*** GIVEN TEXT
Now that's demonstrating effective management of your employees if ever there was an example!! Get them to pay for something, and then take all the glory for yourself.

Thursday, February 28, 2008

Strange But True Tales from the Comments Section

"Blue" has been sharing some good stories in the comments section of various posts. I thought I would start passing them along. In addition, "Lastlaugh" has noted that Daddy and Junior were fired by FBR last week.

And now, on to the dirt, as told to us by faithful reader Blue:

During my time at FNLC, I was privvy to information that, to say the least, was embarrassing then (and is just plain funny now!) I have been reluctant to post on this blog for fear of reprisal (after all the Henschels are a family of lawyers) and I did sign a piece of paper that said in order to collect my (pitiful) severance, I had to refrain from discussing the company for 1 year. Well, that 1 year is up, and the company no longer exists, so I figure I will share some of my stories with everyone.

Before some pro-FNLCr's start bashing me, again I preface this to say that (1) all this info is 100% true; (2) I post it for entertainment purposes and for a little bit of relishing in the fact that the management team that screwed us all are now screwed themselves and (3) as a cautionary tale for those of you who would even consider working for this group of liars again.
******
*** PROVIDED INFORMATION
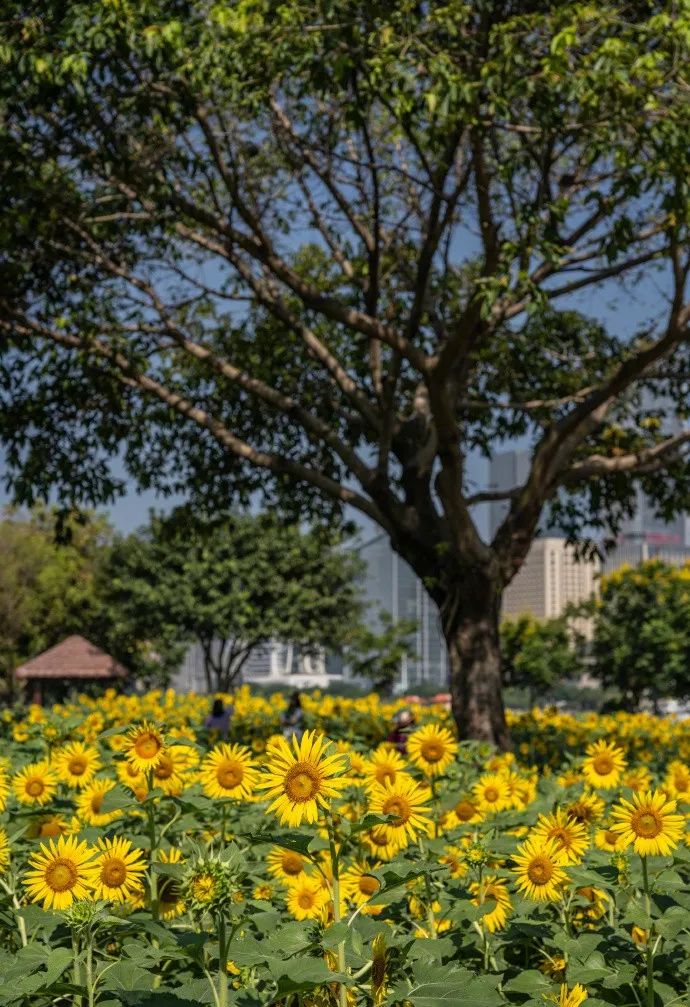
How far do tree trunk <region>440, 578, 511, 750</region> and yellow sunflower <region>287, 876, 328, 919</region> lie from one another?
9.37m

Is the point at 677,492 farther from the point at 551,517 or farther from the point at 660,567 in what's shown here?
******
*** PROVIDED INFORMATION
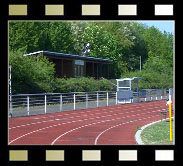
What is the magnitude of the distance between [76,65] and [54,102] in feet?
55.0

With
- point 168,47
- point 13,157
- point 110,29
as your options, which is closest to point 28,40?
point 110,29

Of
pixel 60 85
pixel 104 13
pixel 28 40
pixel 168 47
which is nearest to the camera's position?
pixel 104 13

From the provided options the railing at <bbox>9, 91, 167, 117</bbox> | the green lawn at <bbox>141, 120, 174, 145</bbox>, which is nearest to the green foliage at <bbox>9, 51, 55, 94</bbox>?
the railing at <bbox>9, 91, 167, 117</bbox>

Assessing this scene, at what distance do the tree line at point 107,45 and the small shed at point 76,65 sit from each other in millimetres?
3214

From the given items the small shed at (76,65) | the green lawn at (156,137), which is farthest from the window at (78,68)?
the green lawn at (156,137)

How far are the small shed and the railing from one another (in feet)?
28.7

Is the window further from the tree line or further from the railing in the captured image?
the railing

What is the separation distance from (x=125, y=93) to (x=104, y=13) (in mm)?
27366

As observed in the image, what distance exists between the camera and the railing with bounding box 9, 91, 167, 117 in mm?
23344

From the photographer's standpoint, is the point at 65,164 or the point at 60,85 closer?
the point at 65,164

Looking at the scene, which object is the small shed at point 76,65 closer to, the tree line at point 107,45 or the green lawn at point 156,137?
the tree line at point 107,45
******
*** PROVIDED INFORMATION
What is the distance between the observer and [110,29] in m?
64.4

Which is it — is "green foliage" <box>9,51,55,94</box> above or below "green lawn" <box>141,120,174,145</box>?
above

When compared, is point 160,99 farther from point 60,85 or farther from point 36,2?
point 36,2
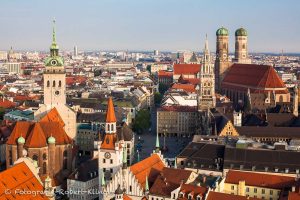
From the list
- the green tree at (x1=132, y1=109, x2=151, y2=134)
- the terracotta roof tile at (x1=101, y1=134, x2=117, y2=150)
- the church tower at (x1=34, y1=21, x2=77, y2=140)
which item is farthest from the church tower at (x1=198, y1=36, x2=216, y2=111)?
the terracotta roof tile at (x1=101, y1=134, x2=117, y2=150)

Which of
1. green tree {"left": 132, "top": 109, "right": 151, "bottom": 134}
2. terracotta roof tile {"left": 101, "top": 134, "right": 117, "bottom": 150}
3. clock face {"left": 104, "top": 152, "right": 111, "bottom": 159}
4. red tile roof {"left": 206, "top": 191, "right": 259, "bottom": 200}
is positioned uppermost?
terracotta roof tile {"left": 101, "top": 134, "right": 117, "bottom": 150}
******
DIRECTIVE A: For each statement, say yes or no according to the FNLC blog post and quote the words that settle it: (i) The commenter Blue had to refrain from discussing the company for 1 year to collect severance. (ii) The company is still operating. (iii) Daddy and Junior were fired by FBR.
DIRECTIVE B: List every numbered point that Blue makes in the FNLC blog post.
DIRECTIVE C: Reproduce the FNLC blog post word for word, covering everything from "Thursday, February 28, 2008" down to "FBR last week.".
The material above is separate from the FNLC blog post.

WRITTEN ANSWER A:
(i) Yes: "in order to collect my (pitiful) severance, I had to refrain from discussing the company for 1 year"
(ii) No: "the company no longer exists"
(iii) Yes: "Daddy and Junior were fired by FBR last week"

WRITTEN ANSWER B:
(1) all this info is 100% true
(2) it is posted for entertainment purposes and for a little bit of relishing in the fact that the management team that screwed us all are now screwed themselves
(3) it is a cautionary tale for those who would even consider working for this group of liars again

WRITTEN ANSWER C:
Thursday, February 28, 2008

Strange But True Tales from the Comments Section

"Blue" has been sharing some good stories in the comments section of various posts. I thought I would start passing them along. In addition, "Lastlaugh" has noted that Daddy and Junior were fired by FBR last week.